The Mudcat Café TM
Thread #25235   Message #295759
Posted By: Little Hawk
12-Sep-00 - 01:25 PM
Thread Name: BS: Mangling the English Language
Subject: RE: BS: Mangling the English Language
Despite being an almost impeccable speller and grammarian (or is that "grammaratician", ha ha), I have slipped up on occasion. I once used the word quay (pronounced "key") in a song, thinking it was pronounced "kway", and I rhymed it with bay. Imagine my embarrassment when someone pointed out that one. I had to rewrite the verse. The song was an early one anyway...one of those adolescent unrequited love laments...a pretty lousy song. It has been recycled in the compost bin for quite some time.

Another word I used to mispronounce was derelict. I pronounced it "derilect". The same someone caught me on that one, and I corrected it.

NU-CU-LER is the one that bugs me most!!! Why the hell can they not say it the right way...New-Clee-Arr...I grit my teeth when I hear someone say "Nucular". AAAAAAARGGHH!

Then there's "hellacious". Some marines seem to have come up with that. "Hellish" wasn't cumbersome enough for them, so they had to add an extra syllable. Not that "hellacious" doesn't convey the idea effectively, but it's wrong, that's all.

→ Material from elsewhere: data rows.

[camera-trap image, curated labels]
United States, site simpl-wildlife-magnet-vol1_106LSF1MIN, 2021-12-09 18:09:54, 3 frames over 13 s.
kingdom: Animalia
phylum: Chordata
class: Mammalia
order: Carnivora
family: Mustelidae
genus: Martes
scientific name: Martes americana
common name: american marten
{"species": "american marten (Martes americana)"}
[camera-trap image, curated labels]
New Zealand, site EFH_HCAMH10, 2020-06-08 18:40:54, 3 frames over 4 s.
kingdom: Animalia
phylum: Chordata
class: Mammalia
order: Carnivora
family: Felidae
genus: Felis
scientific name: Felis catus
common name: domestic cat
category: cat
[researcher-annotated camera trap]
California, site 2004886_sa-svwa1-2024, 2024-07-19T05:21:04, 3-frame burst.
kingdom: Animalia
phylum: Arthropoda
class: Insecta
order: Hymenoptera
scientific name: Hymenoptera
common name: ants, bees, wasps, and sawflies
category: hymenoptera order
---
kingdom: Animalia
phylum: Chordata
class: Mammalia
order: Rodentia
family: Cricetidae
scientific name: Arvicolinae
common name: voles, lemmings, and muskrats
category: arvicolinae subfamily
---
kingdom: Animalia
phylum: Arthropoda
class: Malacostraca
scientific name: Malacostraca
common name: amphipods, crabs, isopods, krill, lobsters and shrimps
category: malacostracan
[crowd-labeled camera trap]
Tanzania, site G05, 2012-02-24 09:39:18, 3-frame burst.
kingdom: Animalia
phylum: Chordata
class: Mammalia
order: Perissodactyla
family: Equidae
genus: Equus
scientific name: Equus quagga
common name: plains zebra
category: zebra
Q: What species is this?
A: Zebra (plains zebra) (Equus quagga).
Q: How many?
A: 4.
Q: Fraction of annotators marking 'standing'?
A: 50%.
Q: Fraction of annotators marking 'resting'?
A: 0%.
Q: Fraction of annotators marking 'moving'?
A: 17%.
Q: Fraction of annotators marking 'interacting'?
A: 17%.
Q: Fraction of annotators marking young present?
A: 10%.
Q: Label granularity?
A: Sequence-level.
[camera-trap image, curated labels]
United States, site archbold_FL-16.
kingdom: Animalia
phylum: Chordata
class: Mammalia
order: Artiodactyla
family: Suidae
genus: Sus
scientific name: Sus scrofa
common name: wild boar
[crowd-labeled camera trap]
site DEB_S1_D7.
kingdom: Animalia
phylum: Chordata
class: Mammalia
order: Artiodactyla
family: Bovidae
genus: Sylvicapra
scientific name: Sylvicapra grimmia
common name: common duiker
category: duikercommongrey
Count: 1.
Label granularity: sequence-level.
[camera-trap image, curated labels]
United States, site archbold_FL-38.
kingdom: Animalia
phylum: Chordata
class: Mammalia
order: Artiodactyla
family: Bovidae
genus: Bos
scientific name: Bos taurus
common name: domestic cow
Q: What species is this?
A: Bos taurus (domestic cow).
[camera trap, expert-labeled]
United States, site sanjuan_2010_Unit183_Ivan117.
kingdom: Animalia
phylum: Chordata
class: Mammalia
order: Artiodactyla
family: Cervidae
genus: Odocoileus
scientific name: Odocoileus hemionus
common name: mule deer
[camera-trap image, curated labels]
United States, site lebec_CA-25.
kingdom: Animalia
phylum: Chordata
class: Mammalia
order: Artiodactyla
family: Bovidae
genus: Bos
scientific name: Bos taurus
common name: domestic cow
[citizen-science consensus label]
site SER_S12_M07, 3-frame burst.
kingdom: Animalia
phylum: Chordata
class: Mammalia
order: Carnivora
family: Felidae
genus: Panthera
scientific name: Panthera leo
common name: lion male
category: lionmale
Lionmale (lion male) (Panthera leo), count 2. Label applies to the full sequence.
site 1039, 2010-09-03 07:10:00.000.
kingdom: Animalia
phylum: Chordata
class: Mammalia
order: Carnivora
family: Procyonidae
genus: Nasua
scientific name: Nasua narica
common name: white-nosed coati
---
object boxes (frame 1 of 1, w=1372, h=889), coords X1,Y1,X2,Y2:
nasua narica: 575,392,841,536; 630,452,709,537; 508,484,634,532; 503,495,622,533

"Bodacious" is another word that seems to have evolved in the same fashion. Duh! Same with "humungous", which used to be "huge". And "disorientated", which used to be "disoriented". And "at that point in time" (major Duh!), which used to be "at that point" or "at that time". If you read the book "stalking the wild pendulum", you will discover that there is in fact no such thing as a "point in time"...but I digress. It's odd that rednecks, who are by nature rather inarticulate (generally), and who admire rough and inarticulate speech, will go to great lengths to make the language more complicated and convoluted than it already IS...in their search for simplicity! Gaaaaak!

More examples: A country singer almost never simply says "my heart", he says "this heart of mine". Ha! Or to put it more specifically, he/she says "thiyis hooort of mahhhhhn". If he's really seriously country, he says "this here heart of mine", adding yet one more completely redundant word to the phrase. This is probably because he doesn't know that the word "this" already indicates "here", whereas the word "that" indicates "there".

"Thiyis hyere hooort of maaahhhn, ayand thayat theyer hoooortt of yoooorn..."

God, it's enough to make you turn in your antlers and retire to a monastery, there to ponder the vicissitudes of earthly existence on a planet where numerous visiting aliens have yet to find intelligent life, which is probably why they have avoided making direct dimplomatic contact thus far, especially when visiting Texas. They always keep all shields up on MAXIMUM when flying over Texas.

If I made any typos above, forgive me. It's easy to do without noticing.